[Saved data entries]
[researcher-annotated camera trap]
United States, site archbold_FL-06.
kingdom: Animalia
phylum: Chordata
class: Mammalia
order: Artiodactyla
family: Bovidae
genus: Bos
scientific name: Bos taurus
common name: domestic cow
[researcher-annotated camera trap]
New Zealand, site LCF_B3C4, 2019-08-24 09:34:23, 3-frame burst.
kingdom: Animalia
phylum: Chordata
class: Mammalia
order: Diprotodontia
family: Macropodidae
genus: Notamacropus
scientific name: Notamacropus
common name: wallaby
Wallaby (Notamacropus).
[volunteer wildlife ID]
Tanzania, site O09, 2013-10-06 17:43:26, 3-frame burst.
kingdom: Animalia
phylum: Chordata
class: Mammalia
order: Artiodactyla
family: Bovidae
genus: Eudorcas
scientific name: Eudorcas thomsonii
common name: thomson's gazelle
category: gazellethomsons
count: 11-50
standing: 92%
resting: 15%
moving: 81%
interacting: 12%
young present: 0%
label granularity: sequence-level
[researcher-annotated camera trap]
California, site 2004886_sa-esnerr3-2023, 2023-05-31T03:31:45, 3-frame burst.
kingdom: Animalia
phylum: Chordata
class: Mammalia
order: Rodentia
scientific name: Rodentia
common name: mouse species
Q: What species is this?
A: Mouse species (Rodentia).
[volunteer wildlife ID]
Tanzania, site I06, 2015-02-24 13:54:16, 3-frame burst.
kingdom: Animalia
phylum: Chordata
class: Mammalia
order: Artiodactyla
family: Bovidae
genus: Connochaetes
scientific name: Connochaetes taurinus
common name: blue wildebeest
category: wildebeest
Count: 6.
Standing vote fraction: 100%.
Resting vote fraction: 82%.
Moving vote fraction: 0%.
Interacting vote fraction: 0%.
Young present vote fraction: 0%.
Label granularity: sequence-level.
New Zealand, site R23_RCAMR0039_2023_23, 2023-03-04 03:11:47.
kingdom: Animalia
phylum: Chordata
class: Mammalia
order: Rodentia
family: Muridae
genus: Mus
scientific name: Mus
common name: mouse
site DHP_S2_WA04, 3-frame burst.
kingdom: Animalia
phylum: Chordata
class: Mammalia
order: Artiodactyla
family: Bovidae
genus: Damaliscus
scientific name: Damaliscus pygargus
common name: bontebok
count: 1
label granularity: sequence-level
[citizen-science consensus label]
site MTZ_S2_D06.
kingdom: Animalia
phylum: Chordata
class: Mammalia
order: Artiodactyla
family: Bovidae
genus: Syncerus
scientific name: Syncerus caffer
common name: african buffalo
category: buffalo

EXERCISE
Return exactly, and only, the lines above starting at the line that contains "standing: 92%" and ending at the line that contains "genus: Syncerus".

COMPLETED TASK
standing: 92%
resting: 15%
moving: 81%
interacting: 12%
young present: 0%
label granularity: sequence-level
[researcher-annotated camera trap]
California, site 2004886_sa-esnerr3-2023, 2023-05-31T03:31:45, 3-frame burst.
kingdom: Animalia
phylum: Chordata
class: Mammalia
order: Rodentia
scientific name: Rodentia
common name: mouse species
Q: What species is this?
A: Mouse species (Rodentia).
[volunteer wildlife ID]
Tanzania, site I06, 2015-02-24 13:54:16, 3-frame burst.
kingdom: Animalia
phylum: Chordata
class: Mammalia
order: Artiodactyla
family: Bovidae
genus: Connochaetes
scientific name: Connochaetes taurinus
common name: blue wildebeest
category: wildebeest
Count: 6.
Standing vote fraction: 100%.
Resting vote fraction: 82%.
Moving vote fraction: 0%.
Interacting vote fraction: 0%.
Young present vote fraction: 0%.
Label granularity: sequence-level.
New Zealand, site R23_RCAMR0039_2023_23, 2023-03-04 03:11:47.
kingdom: Animalia
phylum: Chordata
class: Mammalia
order: Rodentia
family: Muridae
genus: Mus
scientific name: Mus
common name: mouse
site DHP_S2_WA04, 3-frame burst.
kingdom: Animalia
phylum: Chordata
class: Mammalia
order: Artiodactyla
family: Bovidae
genus: Damaliscus
scientific name: Damaliscus pygargus
common name: bontebok
count: 1
label granularity: sequence-level
[citizen-science consensus label]
site MTZ_S2_D06.
kingdom: Animalia
phylum: Chordata
class: Mammalia
order: Artiodactyla
family: Bovidae
genus: Syncerus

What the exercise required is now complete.